-- Opening Marker --
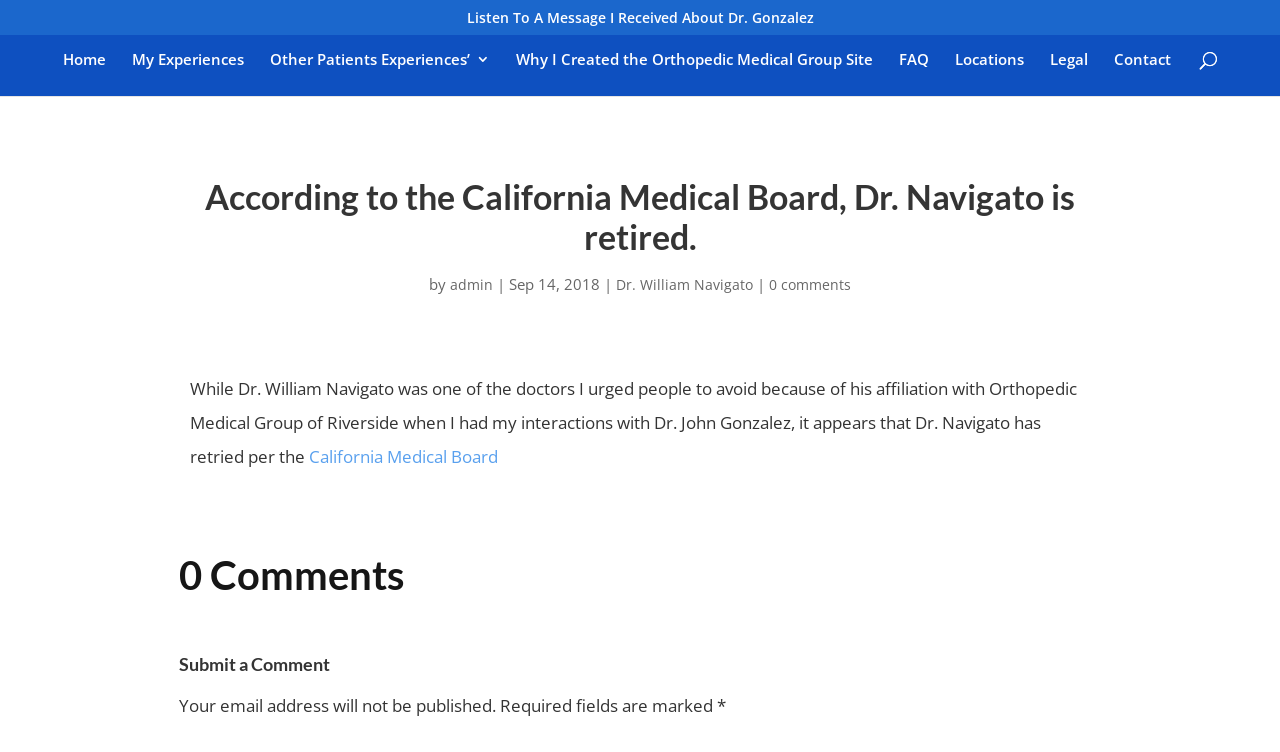

--- FILE ---
content_type: text/css
request_url: https://www.orthopaedicmedicalgroup.com/wp-content/themes/ecepts/style.css?ver=4.27.4
body_size: 2031
content:
/* Theme Name:   ecepts
Theme URI:    http://ecepts.com  
Description:  Divi Child Theme 
Author:       Quality Concepts
Author URI:   http://ecepts.com 
Template:     Divi 
Version:      1.0.0 
License: GNU General Public License version 3.0 
License URI: http://www.gnu.org/licenses/gpl-3.0.html 
Tags: light, theme-options, creative, responsive, unique, filtered portfolio 
Text Domain:  Divi-child */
-- Closing Marker --
#### To do
Repeat the full listing above without altering a word, and skip the pictures.

#### Answer to this exercise
--- FILE ---
content_type: text/css
request_url: https://www.orthopaedicmedicalgroup.com/wp-content/themes/ecepts/style.css?ver=4.27.4
body_size: 2031
content:
/* Theme Name:   ecepts
Theme URI:    http://ecepts.com  
Description:  Divi Child Theme 
Author:       Quality Concepts
Author URI:   http://ecepts.com 
Template:     Divi 
Version:      1.0.0 
License: GNU General Public License version 3.0 
License URI: http://www.gnu.org/licenses/gpl-3.0.html 
Tags: light, theme-options, creative, responsive, unique, filtered portfolio 
Text Domain:  Divi-child */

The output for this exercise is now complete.